NOVAMENTE: Julgamento do caso Sara Freitas é adiado após decisão da Justiça
O júri popular dos três acusados pelo homicídio da cantora gospel Sara Freitas foi novamente adiado. Uma determinação judicial remarcou para o dia 24 de março o julgamento, que estava previsto para ocorrer no dia 3 do mesmo mês. A informação foi confirmada pela defesa da família da vítima.
Em novembro do ano passado, a sessão foi suspensa após a defesa dos réus abandonar o Fórum Desembargador Gerson Pereira dos Santos, em Dias D’Ávila, na Região Metropolitana de Salvador. Os advogados alegaram que o local não oferecia condições adequadas de segurança para a realização do júri.

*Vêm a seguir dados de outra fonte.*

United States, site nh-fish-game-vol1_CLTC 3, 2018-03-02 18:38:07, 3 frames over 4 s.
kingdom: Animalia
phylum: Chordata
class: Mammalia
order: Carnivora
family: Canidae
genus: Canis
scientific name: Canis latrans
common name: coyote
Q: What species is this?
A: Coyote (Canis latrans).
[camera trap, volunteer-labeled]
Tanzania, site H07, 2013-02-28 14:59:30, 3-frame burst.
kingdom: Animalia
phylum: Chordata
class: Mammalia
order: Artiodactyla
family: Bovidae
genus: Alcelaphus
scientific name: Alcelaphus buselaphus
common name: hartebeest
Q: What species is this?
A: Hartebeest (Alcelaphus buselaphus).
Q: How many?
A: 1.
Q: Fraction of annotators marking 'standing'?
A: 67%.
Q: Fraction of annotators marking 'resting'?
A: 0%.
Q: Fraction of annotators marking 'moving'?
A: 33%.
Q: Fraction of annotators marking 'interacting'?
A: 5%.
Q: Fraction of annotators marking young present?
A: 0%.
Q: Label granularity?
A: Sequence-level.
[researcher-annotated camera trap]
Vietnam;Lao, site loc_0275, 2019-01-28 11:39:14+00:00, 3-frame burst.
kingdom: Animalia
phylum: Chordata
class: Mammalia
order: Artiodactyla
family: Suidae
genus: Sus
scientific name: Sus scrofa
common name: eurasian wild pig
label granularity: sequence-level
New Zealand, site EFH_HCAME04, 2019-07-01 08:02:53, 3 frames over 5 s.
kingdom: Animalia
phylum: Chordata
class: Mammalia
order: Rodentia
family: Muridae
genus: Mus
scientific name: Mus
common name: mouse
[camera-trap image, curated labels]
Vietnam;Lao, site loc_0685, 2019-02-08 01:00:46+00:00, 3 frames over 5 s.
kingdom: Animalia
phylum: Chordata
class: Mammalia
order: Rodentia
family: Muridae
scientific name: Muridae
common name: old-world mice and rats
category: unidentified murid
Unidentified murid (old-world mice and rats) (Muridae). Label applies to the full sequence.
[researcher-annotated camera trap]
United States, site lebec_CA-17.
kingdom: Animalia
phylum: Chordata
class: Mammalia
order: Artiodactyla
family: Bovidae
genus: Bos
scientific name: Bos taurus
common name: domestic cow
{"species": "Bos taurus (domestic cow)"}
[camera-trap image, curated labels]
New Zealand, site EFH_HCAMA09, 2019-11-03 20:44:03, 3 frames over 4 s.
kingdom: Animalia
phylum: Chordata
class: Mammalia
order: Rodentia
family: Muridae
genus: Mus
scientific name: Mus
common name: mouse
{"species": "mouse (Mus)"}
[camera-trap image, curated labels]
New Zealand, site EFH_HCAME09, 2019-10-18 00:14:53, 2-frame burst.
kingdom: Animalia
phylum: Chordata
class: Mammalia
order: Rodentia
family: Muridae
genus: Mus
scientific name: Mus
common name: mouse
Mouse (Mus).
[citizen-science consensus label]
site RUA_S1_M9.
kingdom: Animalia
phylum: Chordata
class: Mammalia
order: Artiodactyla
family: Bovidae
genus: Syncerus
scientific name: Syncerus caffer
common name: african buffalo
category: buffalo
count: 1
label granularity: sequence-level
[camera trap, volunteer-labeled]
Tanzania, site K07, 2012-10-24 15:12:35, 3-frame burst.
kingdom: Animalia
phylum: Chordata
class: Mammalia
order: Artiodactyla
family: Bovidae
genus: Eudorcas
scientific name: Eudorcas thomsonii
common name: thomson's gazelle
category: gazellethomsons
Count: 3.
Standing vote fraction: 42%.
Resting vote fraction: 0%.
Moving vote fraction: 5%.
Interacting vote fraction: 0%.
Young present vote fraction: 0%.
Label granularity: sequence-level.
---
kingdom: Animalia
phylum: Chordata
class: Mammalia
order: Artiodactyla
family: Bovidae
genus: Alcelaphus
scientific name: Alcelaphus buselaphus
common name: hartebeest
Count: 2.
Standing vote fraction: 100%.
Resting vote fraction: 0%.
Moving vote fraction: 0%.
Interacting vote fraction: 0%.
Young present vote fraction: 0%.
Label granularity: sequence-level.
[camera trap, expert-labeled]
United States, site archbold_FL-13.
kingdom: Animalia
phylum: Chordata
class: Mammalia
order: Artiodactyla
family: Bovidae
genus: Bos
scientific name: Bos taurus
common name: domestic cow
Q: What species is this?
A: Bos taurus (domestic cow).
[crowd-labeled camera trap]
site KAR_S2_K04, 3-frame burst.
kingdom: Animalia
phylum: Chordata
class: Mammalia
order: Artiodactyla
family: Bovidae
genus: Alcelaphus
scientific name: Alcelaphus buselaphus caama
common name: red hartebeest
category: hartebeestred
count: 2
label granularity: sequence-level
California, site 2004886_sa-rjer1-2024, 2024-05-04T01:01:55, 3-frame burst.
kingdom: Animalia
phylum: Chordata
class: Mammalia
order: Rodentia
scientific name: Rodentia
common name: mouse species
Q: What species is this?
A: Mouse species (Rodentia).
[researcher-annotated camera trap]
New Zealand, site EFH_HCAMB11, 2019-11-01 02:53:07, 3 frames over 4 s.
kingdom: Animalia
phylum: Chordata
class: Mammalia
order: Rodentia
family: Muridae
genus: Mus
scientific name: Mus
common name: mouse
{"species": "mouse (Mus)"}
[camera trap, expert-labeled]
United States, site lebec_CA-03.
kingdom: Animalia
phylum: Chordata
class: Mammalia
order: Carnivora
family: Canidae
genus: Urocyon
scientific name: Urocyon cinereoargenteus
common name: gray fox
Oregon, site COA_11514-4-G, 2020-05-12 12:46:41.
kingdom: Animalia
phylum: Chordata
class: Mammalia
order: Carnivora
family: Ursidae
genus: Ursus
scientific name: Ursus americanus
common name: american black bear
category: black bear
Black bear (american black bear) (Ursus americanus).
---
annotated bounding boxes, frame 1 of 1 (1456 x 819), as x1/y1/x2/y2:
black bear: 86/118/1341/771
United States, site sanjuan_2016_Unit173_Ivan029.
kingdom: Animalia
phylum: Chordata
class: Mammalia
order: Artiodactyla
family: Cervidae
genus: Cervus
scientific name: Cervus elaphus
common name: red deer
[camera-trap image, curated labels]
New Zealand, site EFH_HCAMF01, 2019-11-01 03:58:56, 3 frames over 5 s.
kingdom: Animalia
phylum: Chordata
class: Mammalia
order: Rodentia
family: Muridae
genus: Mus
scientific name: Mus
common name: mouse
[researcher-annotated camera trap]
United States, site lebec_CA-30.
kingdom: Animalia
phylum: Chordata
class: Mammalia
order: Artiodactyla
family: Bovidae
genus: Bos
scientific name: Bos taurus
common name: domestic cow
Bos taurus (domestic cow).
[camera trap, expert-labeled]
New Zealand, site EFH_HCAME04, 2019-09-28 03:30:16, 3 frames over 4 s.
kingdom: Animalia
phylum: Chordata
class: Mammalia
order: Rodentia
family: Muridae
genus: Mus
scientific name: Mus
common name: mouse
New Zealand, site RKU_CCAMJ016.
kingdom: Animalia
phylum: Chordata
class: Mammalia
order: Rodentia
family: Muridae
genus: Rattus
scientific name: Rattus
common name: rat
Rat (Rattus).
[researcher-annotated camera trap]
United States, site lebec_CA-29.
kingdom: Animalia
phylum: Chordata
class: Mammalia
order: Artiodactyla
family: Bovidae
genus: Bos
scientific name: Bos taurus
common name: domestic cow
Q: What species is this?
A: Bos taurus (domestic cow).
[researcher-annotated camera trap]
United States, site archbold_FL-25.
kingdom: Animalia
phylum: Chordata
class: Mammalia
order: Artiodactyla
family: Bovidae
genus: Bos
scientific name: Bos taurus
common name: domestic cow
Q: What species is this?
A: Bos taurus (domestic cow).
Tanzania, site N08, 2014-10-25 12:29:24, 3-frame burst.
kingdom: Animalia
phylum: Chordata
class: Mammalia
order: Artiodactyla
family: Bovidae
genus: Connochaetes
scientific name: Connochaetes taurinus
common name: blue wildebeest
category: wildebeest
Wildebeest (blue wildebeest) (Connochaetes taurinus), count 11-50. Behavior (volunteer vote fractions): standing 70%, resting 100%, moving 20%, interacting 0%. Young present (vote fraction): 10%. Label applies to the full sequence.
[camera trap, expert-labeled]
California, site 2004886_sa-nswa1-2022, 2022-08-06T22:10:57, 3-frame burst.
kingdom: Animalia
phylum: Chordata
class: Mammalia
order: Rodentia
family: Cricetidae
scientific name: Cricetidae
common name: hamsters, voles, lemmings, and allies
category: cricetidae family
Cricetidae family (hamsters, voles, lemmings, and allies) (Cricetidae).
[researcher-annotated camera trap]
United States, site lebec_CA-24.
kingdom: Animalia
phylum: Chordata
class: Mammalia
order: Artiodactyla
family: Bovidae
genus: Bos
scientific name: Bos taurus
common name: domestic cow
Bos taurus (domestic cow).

Segundo o advogado Rogério Matos, que representa a família da cantora, o adiamento foi uma decisão da Justiça e o julgamento segue mantido em Dias D’Ávila. Após a interrupção da sessão anterior, a defesa dos acusados informou que solicitariam a transferência do julgamento para o Fórum Ruy Barbosa, em Salvador, por meio de um pedido de desaforamento.
O Tribunal de Justiça do Estado da Bahia negou, à época, qualquer irregularidade que justificasse a suspensão do júri. De acordo com o órgão, o julgamento estava regularmente designado, com estrutura organizada e dentro das condições legais para sua realização. Inicialmente, a nova data anunciada havia sido 24 de fevereiro.
Para Rogério Matos, a decisão de adiar o julgamento foi acertada e antecipou um possível pedido da defesa dos réus. A reportagem entrou em contato com o Tribunal de Justiça e aguarda posicionamento sobre o que motivou a nova remarcação.
O caso
Os réus são o ex-marido da cantora, Ederlan Santos Mariano, apontado como mandante do crime; Weslen Pablo Correia de Jesus, conhecido como bispo Zadoque; e Victor Gabriel Oliveira Neves. Eles respondem por feminicídio qualificado por motivo torpe, meio cruel e impossibilidade de defesa da vítima, além de ocultação de cadáver e associação criminosa.
Sara Freitas foi morta com mais de 20 golpes de faca e teve o corpo carbonizado. A cantora foi encontrada no dia 27 de outubro de 2023, às margens da BA-093, em Dias D’Ávila, após ficar desaparecida por quatro dias.
Segundo as investigações, Ederlan teria encomendado a morte da então companheira, com quem teve uma filha. Weslen Pablo é apontado como o autor das facadas, enquanto Victor Gabriel teria segurado a vítima durante a execução. Os três estão presos preventivamente e, conforme apurado no processo, teriam dividido R$ 2 mil pagos para a prática do crime.
Além deles, Gideão Duarte de Lima já foi condenado pela participação no caso. Ele atraiu a cantora até o local onde ocorreu a emboscada. O julgamento foi realizado separadamente e terminou com a condenação a 20 anos, 4 meses e 20 dias de prisão por homicídio qualificado, ocultação de cadáver e associação criminosa.
A expectativa é que o júri dos três acusados não seja concluído no primeiro dia, considerando a complexidade do caso e o número de réus envolvidos.